State how many lines in the entries below contain the string "face", matching case exactly. Give only the number.

[Data listing]
-- -- --

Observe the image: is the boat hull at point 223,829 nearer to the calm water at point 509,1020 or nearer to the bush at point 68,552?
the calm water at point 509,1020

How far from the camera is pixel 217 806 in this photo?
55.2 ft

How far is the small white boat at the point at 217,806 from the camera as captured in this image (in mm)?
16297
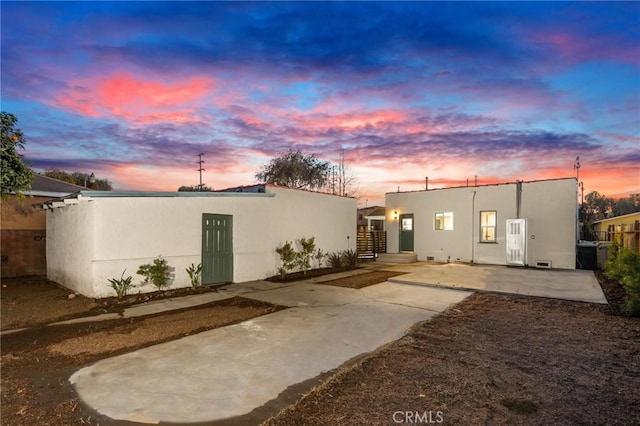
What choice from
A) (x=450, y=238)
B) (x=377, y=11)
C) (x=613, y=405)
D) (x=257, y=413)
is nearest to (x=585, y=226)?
(x=450, y=238)

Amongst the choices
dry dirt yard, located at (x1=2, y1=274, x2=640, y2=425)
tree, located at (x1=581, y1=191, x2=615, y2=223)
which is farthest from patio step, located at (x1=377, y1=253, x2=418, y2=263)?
tree, located at (x1=581, y1=191, x2=615, y2=223)

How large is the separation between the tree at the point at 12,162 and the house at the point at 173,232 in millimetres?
2793

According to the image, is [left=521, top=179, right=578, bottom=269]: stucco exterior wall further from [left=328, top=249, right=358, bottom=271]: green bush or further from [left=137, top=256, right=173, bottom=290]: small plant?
[left=137, top=256, right=173, bottom=290]: small plant

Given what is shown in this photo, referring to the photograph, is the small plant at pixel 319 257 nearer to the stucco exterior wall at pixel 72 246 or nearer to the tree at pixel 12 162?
the stucco exterior wall at pixel 72 246

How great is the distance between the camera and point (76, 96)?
9.93 meters

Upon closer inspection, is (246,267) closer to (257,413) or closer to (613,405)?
(257,413)

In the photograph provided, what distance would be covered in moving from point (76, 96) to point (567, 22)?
13570 mm

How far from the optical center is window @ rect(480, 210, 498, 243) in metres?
14.4

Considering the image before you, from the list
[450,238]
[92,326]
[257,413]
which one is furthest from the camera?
[450,238]

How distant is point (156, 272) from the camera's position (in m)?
8.27

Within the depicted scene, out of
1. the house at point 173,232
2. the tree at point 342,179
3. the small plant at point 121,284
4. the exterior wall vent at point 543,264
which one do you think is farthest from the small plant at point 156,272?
the tree at point 342,179

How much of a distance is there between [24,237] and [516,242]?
702 inches

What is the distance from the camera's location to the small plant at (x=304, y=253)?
1202cm

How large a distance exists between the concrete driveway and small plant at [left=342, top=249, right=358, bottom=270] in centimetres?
651
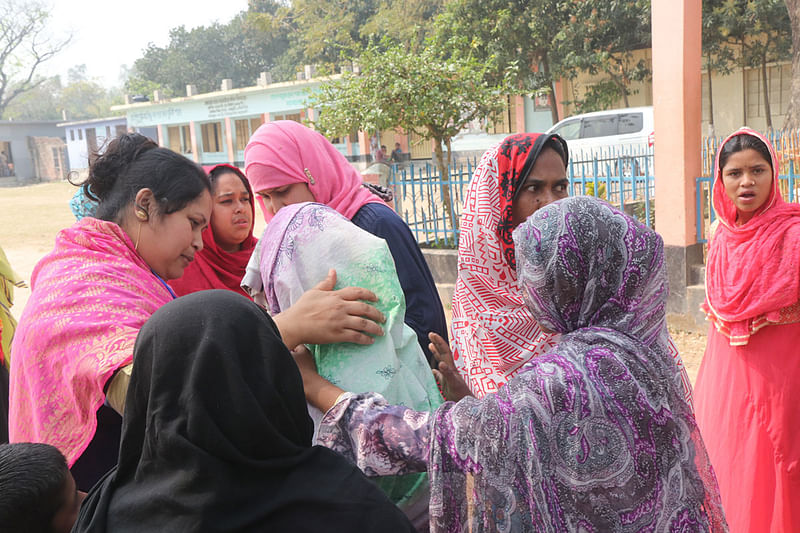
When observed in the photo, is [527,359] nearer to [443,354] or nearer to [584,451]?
[443,354]

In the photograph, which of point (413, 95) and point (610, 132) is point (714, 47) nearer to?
point (610, 132)

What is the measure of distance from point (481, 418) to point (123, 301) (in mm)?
915

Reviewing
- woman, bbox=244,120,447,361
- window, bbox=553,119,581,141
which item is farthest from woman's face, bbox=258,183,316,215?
window, bbox=553,119,581,141

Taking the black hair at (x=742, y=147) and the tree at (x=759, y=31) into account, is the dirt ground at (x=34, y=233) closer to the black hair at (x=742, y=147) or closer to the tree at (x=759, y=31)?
the black hair at (x=742, y=147)

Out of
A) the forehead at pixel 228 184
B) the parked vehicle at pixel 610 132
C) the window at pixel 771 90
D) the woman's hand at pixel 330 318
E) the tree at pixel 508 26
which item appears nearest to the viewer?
the woman's hand at pixel 330 318

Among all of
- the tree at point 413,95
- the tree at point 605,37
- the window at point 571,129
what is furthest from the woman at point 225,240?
the tree at point 605,37

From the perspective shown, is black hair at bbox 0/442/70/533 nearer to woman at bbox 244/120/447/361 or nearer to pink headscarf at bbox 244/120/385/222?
woman at bbox 244/120/447/361

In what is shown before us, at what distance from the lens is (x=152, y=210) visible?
189 cm

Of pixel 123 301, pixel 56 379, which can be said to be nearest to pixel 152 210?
pixel 123 301

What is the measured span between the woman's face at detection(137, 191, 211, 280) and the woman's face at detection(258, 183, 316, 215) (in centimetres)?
55

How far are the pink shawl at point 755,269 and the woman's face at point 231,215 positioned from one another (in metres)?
2.30

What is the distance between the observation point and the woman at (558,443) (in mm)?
1339

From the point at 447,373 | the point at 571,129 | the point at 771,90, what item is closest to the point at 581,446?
the point at 447,373

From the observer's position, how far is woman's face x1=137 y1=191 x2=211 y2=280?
188 centimetres
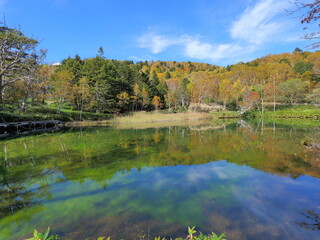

-- -- --

> **Exercise result**
4